A survey by Black Box, conducted in early April, found that 22 percent of participating restaurant companies had to lay off employees. Close to 70 percent (67) said they had to place some on furlough.

Currently, 67 percent of restaurants said they offer paid sick leave to their hourly employees. The number is higher for managers. “Taking care of employees has gone beyond those still working at those restaurants in many cases. Half the companies surveyed said they are extending health benefits for an average 8 weeks for those employees that have had to be laid off or furloughed,” Black Box said.

COVID-19 hurt all dayparts. As the pandemic effects started to spread in Mach it seemed, at least initially, Black Box said, that breakfast and mid-afternoon sales would hold up better than the rest. However, by the final week, breakfast sales growth fell in line with the declines being reported at lunch and dinner.

Black Box said breakfast comp sales plunged 80 percent in the week ending March 27, which represented a 19-percentage point drop in performance from the previous week.

To date, mid-afternoon sales remain the best performing daypart based on same-store sales growth, while late-night business has been the most negatively affected since early in the crisis.

Pizza concepts, following a steady trend, continue to hold up the best by segment, down just 15 percent in comp sales, followed by chicken and hamburger (negative 30 and 32 percent, respectively).
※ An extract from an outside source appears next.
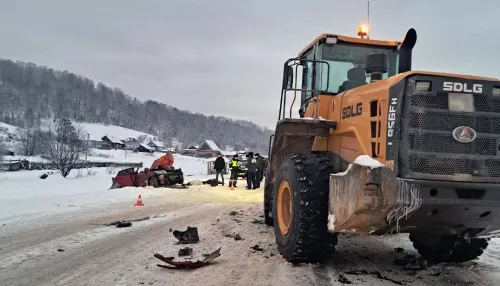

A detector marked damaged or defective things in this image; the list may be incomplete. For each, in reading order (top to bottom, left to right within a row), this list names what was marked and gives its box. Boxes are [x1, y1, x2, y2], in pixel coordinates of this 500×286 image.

Performance across all cuisine types varies widely, with bottom performers within the breakfast-centric concepts and bar and grill sector declining 83 and 74 percent apiece.

Joel Naroff, president of Naroff Economic Advisors and Black Box economist, said the economy’s recovery will likely be slow after a strong initial rebound.
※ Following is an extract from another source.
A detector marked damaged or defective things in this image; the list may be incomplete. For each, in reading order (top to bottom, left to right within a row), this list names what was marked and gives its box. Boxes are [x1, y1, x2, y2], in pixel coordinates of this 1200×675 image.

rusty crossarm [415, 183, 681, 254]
From a macro economic standpoint, there are two major questions facing restaurants: When will the economy start to reopen and what will the recovery look like? “The answer to the first question is unknown,” Naroff said in a statement. “As for the second, it is critical to understand that the programs put in place are stabilization plans not stimulus plans. You have to stop falling before you can start rising again. When the opening does occur, the early phase should be very strong. Given the massive number of business closures, their reopening will create a huge rise in activity. Also, households will have to restock, creating a temporary surge in consumer demand.”
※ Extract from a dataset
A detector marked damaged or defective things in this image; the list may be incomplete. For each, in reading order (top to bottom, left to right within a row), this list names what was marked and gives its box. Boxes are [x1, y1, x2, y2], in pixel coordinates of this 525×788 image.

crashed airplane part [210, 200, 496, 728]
“But that could be a head fake,” he added. “We need to look not at the first few months after reopening but the following six to twelve. That is when economic fundamentals take over. With so much damage to so many companies, it is likely that even with government financial support, many will fail, slowing activity. In addition, it is unclear how consumers will behave. The unemployment rate could hit 20% and it might take years to get back to a more normal level. After the initial surge, it may be months before a sustained consumer spending pattern emerges. A second, short down phase could take hold. At that point, we would likely enter the true recovery. Given all that happened, growth at moderate rates, similar to the recovery period in the 2010s, should be expected.”